Practically, this means overcoming our own nature, bending it God’s will. As the Maharal (1525-1609) and others explained, the symbol of this unique Jewish mission is circumcision, a most unnatural thing to do.
We perform the bris specifically on the eighth day of an infant’s life. That’s because in the system of Jewish number symbolism, seven signifies the natural order of the world, which in the Bible’s narrative was created in seven days. The transcendence of this natural order is represented by seven plus one, or eight.
The bris on the male organ became, then, a most logical symbol of Jews and Judaism. A remarkable rabbinic image in the ancient midrashic work Tanchuma tells how the archetypal enemy of the Jews in Scripture, the wickedly nihilistic tribe of Amalek, abused the bodies of slain Jewish males. They would “cut off the circumcised organs and fling them upward,” a sign of contempt for Heaven. (See Rashi’s note on Deuteronomy 25:18.)
Comparing the Nazis with Amalek is common in modern Jewish thought, but some Nazis too saw themselves that way.
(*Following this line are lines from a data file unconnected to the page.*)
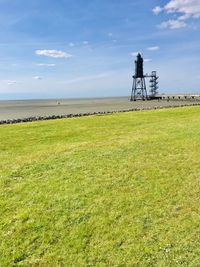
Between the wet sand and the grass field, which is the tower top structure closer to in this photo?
the wet sand

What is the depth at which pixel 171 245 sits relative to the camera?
484 centimetres

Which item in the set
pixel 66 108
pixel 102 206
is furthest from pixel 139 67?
pixel 102 206

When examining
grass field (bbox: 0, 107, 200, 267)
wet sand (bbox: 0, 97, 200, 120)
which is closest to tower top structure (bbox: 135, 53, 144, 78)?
wet sand (bbox: 0, 97, 200, 120)

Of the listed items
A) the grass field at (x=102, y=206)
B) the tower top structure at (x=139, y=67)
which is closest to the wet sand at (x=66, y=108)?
the tower top structure at (x=139, y=67)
When Julius Streicher was hung, his last words were to cry out bitterly, “Purim Festival 1946!” It was a reference to the Jewish holiday commemorating the events recounted in the book of Esther.
In the story, a minister in the Persian royal court, Haman, descendant of the Amalekite king Agag, seeks to exterminate the Jews but is executed himself in the end, by hanging. As historian Robert Conot writes in Justice at Nuremberg, this demonstrates Streicher’s “fascination with and knowledge of Judaism.”
Indeed. We could say the same of Hitler.